What is needed here is an exact copy of every entry.
::::
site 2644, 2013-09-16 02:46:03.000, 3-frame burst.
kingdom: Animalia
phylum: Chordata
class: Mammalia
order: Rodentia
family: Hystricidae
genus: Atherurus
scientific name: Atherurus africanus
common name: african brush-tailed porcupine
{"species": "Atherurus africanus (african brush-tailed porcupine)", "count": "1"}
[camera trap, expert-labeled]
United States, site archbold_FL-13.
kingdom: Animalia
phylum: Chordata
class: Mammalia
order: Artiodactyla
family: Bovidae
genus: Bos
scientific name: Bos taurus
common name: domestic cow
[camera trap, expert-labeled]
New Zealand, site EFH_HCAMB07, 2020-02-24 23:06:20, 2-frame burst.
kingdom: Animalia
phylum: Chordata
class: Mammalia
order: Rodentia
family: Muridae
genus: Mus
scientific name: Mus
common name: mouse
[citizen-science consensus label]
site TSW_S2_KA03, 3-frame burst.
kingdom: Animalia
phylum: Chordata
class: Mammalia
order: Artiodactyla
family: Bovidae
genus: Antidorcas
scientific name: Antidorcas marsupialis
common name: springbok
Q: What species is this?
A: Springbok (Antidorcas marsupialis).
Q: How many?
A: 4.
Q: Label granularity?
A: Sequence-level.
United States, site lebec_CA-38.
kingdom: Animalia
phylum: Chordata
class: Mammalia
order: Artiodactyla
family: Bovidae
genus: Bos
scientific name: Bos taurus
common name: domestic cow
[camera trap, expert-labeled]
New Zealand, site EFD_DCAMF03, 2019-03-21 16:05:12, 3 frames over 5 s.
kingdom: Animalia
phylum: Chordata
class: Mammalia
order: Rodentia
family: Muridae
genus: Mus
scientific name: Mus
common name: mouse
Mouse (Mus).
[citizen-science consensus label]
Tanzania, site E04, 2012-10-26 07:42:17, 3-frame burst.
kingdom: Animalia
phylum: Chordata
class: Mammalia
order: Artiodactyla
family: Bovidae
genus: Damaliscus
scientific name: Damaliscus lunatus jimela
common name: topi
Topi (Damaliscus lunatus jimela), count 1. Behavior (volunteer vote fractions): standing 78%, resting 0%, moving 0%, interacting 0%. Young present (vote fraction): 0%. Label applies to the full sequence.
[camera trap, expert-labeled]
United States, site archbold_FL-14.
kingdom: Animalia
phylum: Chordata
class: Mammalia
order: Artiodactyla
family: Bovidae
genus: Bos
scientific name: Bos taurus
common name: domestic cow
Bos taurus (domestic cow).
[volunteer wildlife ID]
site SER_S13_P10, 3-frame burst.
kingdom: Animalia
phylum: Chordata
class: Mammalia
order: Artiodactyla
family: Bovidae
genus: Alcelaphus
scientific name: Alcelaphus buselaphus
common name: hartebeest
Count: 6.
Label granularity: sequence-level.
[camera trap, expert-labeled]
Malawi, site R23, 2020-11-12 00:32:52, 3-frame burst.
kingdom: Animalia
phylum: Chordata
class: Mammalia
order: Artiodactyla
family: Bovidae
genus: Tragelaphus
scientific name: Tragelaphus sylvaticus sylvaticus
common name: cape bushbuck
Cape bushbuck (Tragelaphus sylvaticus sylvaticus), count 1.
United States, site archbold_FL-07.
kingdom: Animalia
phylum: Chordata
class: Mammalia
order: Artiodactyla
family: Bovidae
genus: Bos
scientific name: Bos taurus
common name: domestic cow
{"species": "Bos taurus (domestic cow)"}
::::
Reply –
site 2644, 2013-09-16 02:46:03.000, 3-frame burst.
kingdom: Animalia
phylum: Chordata
class: Mammalia
order: Rodentia
family: Hystricidae
genus: Atherurus
scientific name: Atherurus africanus
common name: african brush-tailed porcupine
{"species": "Atherurus africanus (african brush-tailed porcupine)", "count": "1"}
[camera trap, expert-labeled]
United States, site archbold_FL-13.
kingdom: Animalia
phylum: Chordata
class: Mammalia
order: Artiodactyla
family: Bovidae
genus: Bos
scientific name: Bos taurus
common name: domestic cow
[camera trap, expert-labeled]
New Zealand, site EFH_HCAMB07, 2020-02-24 23:06:20, 2-frame burst.
kingdom: Animalia
phylum: Chordata
class: Mammalia
order: Rodentia
family: Muridae
genus: Mus
scientific name: Mus
common name: mouse
[citizen-science consensus label]
site TSW_S2_KA03, 3-frame burst.
kingdom: Animalia
phylum: Chordata
class: Mammalia
order: Artiodactyla
family: Bovidae
genus: Antidorcas
scientific name: Antidorcas marsupialis
common name: springbok
Q: What species is this?
A: Springbok (Antidorcas marsupialis).
Q: How many?
A: 4.
Q: Label granularity?
A: Sequence-level.
United States, site lebec_CA-38.
kingdom: Animalia
phylum: Chordata
class: Mammalia
order: Artiodactyla
family: Bovidae
genus: Bos
scientific name: Bos taurus
common name: domestic cow
[camera trap, expert-labeled]
New Zealand, site EFD_DCAMF03, 2019-03-21 16:05:12, 3 frames over 5 s.
kingdom: Animalia
phylum: Chordata
class: Mammalia
order: Rodentia
family: Muridae
genus: Mus
scientific name: Mus
common name: mouse
Mouse (Mus).
[citizen-science consensus label]
Tanzania, site E04, 2012-10-26 07:42:17, 3-frame burst.
kingdom: Animalia
phylum: Chordata
class: Mammalia
order: Artiodactyla
family: Bovidae
genus: Damaliscus
scientific name: Damaliscus lunatus jimela
common name: topi
Topi (Damaliscus lunatus jimela), count 1. Behavior (volunteer vote fractions): standing 78%, resting 0%, moving 0%, interacting 0%. Young present (vote fraction): 0%. Label applies to the full sequence.
[camera trap, expert-labeled]
United States, site archbold_FL-14.
kingdom: Animalia
phylum: Chordata
class: Mammalia
order: Artiodactyla
family: Bovidae
genus: Bos
scientific name: Bos taurus
common name: domestic cow
Bos taurus (domestic cow).
[volunteer wildlife ID]
site SER_S13_P10, 3-frame burst.
kingdom: Animalia
phylum: Chordata
class: Mammalia
order: Artiodactyla
family: Bovidae
genus: Alcelaphus
scientific name: Alcelaphus buselaphus
common name: hartebeest
Count: 6.
Label granularity: sequence-level.
[camera trap, expert-labeled]
Malawi, site R23, 2020-11-12 00:32:52, 3-frame burst.
kingdom: Animalia
phylum: Chordata
class: Mammalia
order: Artiodactyla
family: Bovidae
genus: Tragelaphus
scientific name: Tragelaphus sylvaticus sylvaticus
common name: cape bushbuck
Cape bushbuck (Tragelaphus sylvaticus sylvaticus), count 1.
United States, site archbold_FL-07.
kingdom: Animalia
phylum: Chordata
class: Mammalia
order: Artiodactyla
family: Bovidae
genus: Bos
scientific name: Bos taurus
common name: domestic cow
{"species": "Bos taurus (domestic cow)"}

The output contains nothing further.